We screened 28 OS-related genes (ITGA5, MN1, SNAI2, COL6A1, FRMD6, NID2, GFPT2, COL5A3, COL6A2, MMP14, LOX, CLMP, TMEM158, TNFAIP6, CPXM1, LOXL2, PXDN, COL5A1, COL5A2, GPC6, MXRA5, CTHRC1, VCAN, ADAM12, SPOCK1, COL12A1, GREM1, and COL11A1) with P < .05 from the 91 common hub genes to establish a prognostic risk model based on CAF-related genes in patients with LUAD using LASSO-penalized Cox analysis (Figure 2F). Initially, 522 samples from TCGA were used as the training group, and 442 samples from GSE72094 were used as the testing group; a cross-validation method was used to optimize the prognostic model (Figure 2G). Subsequently, patients with LUAD were divided into low- and high-risk groups according to the median cutoff values. Kaplan–Meier curves revealed that the OS of patients with LUAD in the low-risk group was longer than that of the patients in the high-risk group in both the TCGA and GSE72094 datasets (Figure 3A and B).

Figure 3.

» **Dataset entries**:
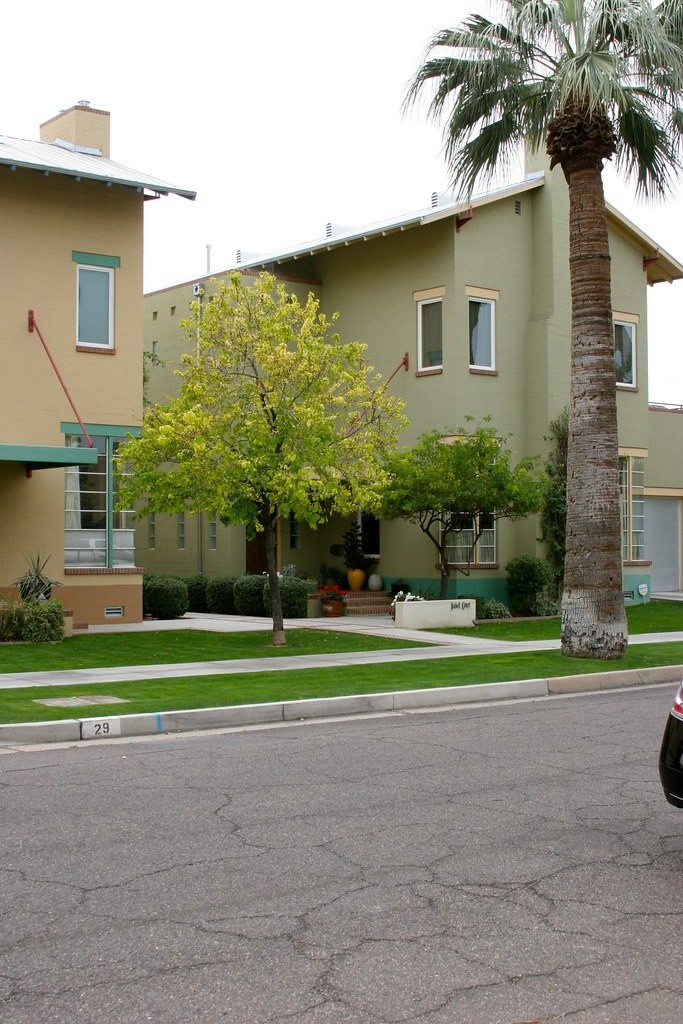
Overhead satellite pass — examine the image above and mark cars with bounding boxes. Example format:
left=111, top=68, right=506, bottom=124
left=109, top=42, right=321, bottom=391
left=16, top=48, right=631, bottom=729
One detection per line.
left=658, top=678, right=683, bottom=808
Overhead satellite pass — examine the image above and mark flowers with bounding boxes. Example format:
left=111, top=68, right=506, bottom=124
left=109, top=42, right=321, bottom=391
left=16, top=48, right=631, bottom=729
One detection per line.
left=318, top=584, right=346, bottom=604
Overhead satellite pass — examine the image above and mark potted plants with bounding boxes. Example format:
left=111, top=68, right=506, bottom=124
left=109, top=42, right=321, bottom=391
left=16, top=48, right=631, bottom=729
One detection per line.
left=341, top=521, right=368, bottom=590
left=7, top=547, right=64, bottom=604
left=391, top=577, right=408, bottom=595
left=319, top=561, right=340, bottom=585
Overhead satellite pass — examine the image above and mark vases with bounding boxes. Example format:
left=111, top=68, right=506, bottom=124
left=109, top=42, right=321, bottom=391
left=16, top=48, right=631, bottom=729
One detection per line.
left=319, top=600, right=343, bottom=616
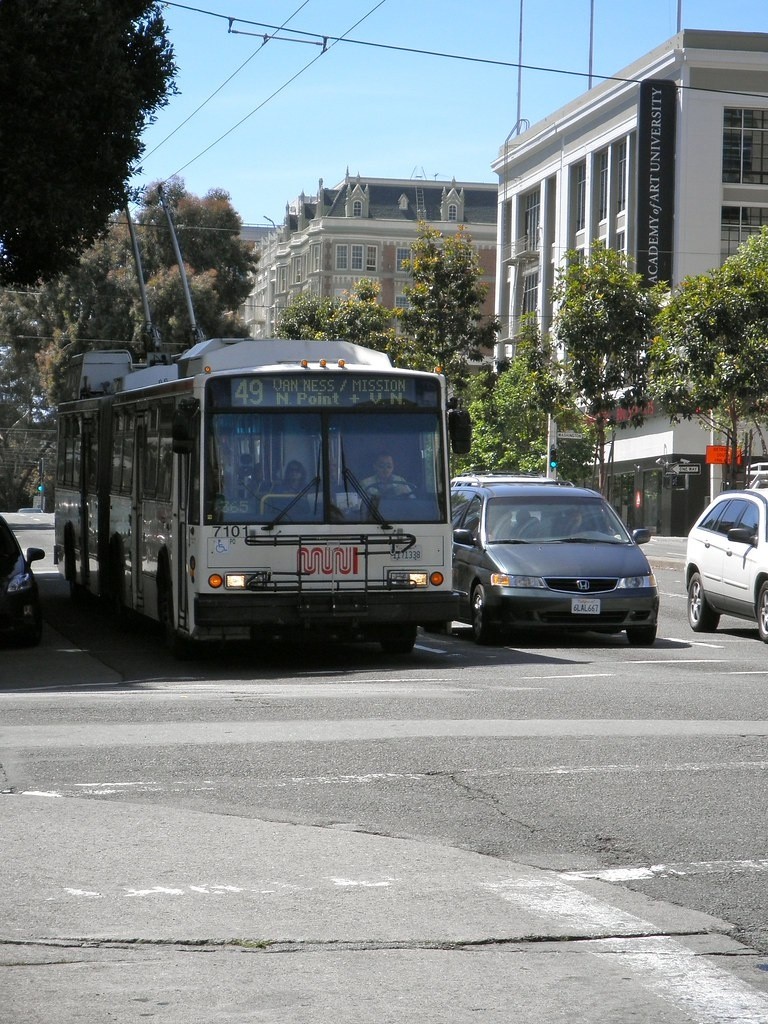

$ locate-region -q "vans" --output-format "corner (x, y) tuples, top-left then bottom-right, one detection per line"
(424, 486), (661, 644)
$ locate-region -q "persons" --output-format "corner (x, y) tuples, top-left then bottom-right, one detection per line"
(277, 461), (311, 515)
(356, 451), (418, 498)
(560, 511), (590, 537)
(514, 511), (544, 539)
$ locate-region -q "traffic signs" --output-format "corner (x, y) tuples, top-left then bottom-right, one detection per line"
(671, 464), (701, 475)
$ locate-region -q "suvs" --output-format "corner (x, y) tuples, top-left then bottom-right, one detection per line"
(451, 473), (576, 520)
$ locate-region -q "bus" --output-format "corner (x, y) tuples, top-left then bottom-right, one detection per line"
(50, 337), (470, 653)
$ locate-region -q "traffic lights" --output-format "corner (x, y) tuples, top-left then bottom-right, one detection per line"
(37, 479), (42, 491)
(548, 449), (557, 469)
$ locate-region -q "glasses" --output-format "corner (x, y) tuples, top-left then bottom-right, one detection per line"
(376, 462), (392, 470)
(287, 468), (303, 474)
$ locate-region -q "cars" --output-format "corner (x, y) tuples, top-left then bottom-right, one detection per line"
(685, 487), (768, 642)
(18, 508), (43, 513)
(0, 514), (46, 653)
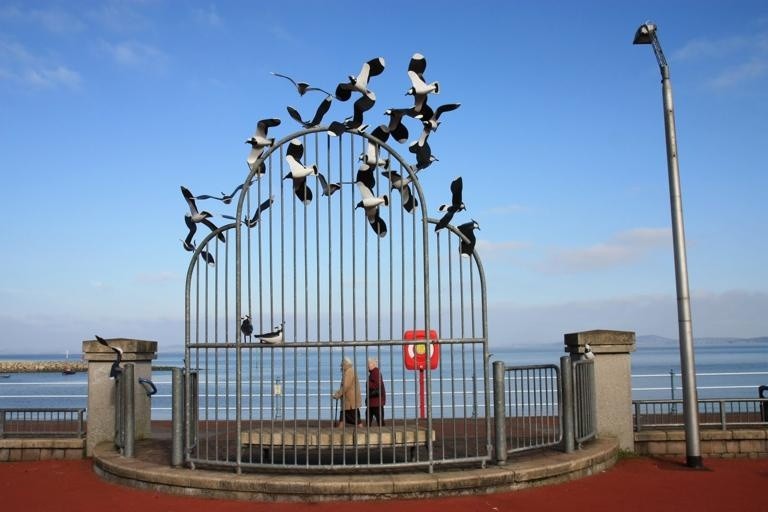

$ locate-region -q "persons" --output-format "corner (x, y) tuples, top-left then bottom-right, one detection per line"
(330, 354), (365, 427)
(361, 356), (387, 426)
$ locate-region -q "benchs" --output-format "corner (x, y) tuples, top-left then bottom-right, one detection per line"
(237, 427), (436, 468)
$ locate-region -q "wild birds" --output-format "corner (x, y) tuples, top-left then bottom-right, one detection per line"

--

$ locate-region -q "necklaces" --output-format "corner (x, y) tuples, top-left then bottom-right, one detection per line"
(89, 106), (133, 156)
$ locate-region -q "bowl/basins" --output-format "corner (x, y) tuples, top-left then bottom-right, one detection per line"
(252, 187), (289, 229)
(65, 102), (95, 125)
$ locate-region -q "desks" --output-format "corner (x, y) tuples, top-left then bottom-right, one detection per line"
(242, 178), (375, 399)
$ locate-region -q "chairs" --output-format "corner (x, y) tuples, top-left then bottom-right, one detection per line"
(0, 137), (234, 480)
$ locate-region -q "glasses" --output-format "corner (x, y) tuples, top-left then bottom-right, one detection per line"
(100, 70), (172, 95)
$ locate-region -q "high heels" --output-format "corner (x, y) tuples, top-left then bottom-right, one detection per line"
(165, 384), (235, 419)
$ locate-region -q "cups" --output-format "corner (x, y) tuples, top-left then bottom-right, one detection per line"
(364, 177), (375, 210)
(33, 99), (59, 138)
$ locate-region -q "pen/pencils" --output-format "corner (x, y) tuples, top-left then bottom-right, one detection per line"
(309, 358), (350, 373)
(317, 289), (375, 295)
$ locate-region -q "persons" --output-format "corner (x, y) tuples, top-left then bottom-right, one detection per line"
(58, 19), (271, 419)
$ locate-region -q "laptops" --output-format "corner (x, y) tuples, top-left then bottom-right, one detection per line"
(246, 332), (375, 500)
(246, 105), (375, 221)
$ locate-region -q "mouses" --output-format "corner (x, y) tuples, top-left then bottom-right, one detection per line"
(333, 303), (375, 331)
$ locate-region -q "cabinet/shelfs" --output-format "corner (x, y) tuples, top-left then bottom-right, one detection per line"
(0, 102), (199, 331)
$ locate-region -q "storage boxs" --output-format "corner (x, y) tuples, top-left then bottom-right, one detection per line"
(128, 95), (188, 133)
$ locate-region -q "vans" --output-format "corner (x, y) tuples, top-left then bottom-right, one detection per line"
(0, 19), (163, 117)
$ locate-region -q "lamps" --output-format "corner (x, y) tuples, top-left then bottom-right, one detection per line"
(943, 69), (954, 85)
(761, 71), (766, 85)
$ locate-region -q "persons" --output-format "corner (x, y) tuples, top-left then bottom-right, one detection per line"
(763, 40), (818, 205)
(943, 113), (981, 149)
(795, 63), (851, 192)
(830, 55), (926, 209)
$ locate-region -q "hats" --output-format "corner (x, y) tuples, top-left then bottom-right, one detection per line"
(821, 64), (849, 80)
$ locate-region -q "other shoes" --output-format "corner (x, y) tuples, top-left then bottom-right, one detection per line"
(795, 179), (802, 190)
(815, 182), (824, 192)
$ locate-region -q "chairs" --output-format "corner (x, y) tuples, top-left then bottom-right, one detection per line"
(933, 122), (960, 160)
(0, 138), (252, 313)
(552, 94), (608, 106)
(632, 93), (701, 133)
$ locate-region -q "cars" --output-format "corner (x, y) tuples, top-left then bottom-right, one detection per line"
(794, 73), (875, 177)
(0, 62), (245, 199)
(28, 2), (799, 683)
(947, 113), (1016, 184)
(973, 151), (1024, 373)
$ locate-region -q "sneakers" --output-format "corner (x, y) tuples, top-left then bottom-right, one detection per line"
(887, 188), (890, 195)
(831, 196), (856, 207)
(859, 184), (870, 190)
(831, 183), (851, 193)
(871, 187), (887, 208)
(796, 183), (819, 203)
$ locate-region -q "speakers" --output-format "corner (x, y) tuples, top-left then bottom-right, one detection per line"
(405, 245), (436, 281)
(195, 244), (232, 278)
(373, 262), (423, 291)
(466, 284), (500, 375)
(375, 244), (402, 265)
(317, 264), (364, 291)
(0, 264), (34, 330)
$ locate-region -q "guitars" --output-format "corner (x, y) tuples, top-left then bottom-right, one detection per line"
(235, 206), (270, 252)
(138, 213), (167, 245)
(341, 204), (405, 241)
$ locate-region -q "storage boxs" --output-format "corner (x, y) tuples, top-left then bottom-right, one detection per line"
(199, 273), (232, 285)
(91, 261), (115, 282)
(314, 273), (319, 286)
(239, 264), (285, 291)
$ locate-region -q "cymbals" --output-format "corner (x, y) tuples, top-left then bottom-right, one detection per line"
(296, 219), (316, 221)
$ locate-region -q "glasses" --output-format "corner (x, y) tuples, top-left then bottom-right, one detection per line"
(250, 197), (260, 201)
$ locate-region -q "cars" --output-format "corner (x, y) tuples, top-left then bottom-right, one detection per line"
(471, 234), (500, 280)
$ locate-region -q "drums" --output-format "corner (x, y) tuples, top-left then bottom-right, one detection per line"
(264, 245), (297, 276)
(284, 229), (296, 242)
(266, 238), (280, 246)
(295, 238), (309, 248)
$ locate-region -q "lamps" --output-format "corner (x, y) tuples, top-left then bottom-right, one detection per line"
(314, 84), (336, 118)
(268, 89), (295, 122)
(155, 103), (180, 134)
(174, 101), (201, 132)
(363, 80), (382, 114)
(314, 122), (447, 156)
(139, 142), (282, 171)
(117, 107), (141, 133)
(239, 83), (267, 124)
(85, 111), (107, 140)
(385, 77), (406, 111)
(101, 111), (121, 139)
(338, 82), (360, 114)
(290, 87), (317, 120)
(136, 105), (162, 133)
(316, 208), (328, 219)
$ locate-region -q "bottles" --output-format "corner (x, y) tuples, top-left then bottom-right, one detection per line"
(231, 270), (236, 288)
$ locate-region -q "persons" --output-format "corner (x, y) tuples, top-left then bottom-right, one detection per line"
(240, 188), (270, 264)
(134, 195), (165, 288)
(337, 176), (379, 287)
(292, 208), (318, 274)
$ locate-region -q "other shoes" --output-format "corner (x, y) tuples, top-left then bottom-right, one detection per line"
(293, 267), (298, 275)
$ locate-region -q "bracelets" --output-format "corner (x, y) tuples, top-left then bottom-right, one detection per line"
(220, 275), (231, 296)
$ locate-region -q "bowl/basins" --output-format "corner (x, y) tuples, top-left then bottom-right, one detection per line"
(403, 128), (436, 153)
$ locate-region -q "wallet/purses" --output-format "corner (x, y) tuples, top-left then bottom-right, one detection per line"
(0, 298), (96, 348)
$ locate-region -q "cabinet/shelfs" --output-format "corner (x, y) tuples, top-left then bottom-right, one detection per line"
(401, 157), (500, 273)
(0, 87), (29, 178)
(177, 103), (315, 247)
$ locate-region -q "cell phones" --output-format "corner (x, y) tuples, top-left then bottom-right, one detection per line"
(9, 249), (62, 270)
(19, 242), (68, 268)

» **Problem to solve**: Decide whether each statement agrees with the text on the LUAD prognostic risk model. For each, answer yes or no and quote the deciding words. (a) The 522 TCGA samples served as the testing group. (b) Patients were assigned to low- and high-risk groups using median cutoff values. (c) In the GSE72094 dataset, patients in the high-risk group had longer OS than those in the low-risk group.

» **Solution to this exercise**:
(a) No: "522 samples from TCGA were used as the training group"
(b) Yes: "patients with LUAD were divided into low- and high-risk groups according to the median cutoff values"
(c) No: "the OS of patients with LUAD in the low-risk group was longer than that of the patients in the high-risk group in both the TCGA and GSE72094 datasets"